A plataforma “Não Me Perturbe” recebeu 47.444 solicitações de consumidores da Paraíba para bloquear o recebimento de ligações com ofertas indesejadas sobre crédito consignado em seus telefones. O dado diz respeito aos pedidos feitos entre 2 de janeiro de 2020 e 22 de janeiro deste ano. Ligações insistentes e abordagens inconvenientes caracterizam o marketing abusivo e são passíveis de punição que incluem multa e suspensão dos serviços oferecidos pela empresa.
Para a gerente administrativo Larissa Ramos as insistentes ligações não são úteis e, pelo contrário, apenas aborrece quem as recebe. “Recebo diariamente chamadas e mensagens insistentes e nos mais variados horários e dias da semana, inclusive à noite, final de semana e feriados. Costumo bloquear os números sempre que recebo as ligações, mas parece uma praga que se prolifera, os números não acabam. Pensei em fazer o cadastro no ‘Não Me Perturbe’, mas para falar a verdade nunca fiz, pois não tenho muita esperança que resolva”, afirma Larissa.
Doutor em Comunicação Social, José Maria Mendes explica que todo o marketing tem um componente de intrusão. Isso motivado pela necessidade de captar a atenção e desejos dos consumidores, o que acaba levando as empresas a usarem recursos persuasivos que podem descambar para o exagero. Ele pontua que a linha de delimitação deste exagero varia de acordo com a situação.
“Por exemplo, quanto ao telemarketing, a partir de diversas ações já julgadas se estabeleceu uma mínima jurisprudência sobre o assunto, constituindo ‘a prática abusiva do fornecedor a realização de múltiplas ligações diárias de oferta de produtos e serviços, sobretudo quando há pedido do consumidor em sentido contrário’”, afirma.

• [O que se pede]
- A) Reproduza fielmente a parte do trecho sobre as ligações de telemarketing que começa nas palavras "Doutor em Comunicação" e termina depois de "com a situação.".
- B) Responda com base no trecho sobre as ligações de telemarketing:
(i) Quantas solicitações de consumidores da Paraíba a plataforma "Não Me Perturbe" recebeu?
(ii) Qual é a função de Larissa Ramos?
(iii) Em que área José Maria Mendes é doutor?
Os dados a seguir são um material à parte, independente do trecho.

• [Dados fornecidos]
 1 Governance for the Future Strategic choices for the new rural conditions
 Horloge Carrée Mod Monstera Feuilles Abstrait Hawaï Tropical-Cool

• [Respostas por tarefa]
- A)
Doutor em Comunicação Social, José Maria Mendes explica que todo o marketing tem um componente de intrusão. Isso motivado pela necessidade de captar a atenção e desejos dos consumidores, o que acaba levando as empresas a usarem recursos persuasivos que podem descambar para o exagero. Ele pontua que a linha de delimitação deste exagero varia de acordo com a situação.

- B)
(i) 47.444 solicitações.
(ii) Gerente administrativo.
(iii) Comunicação Social.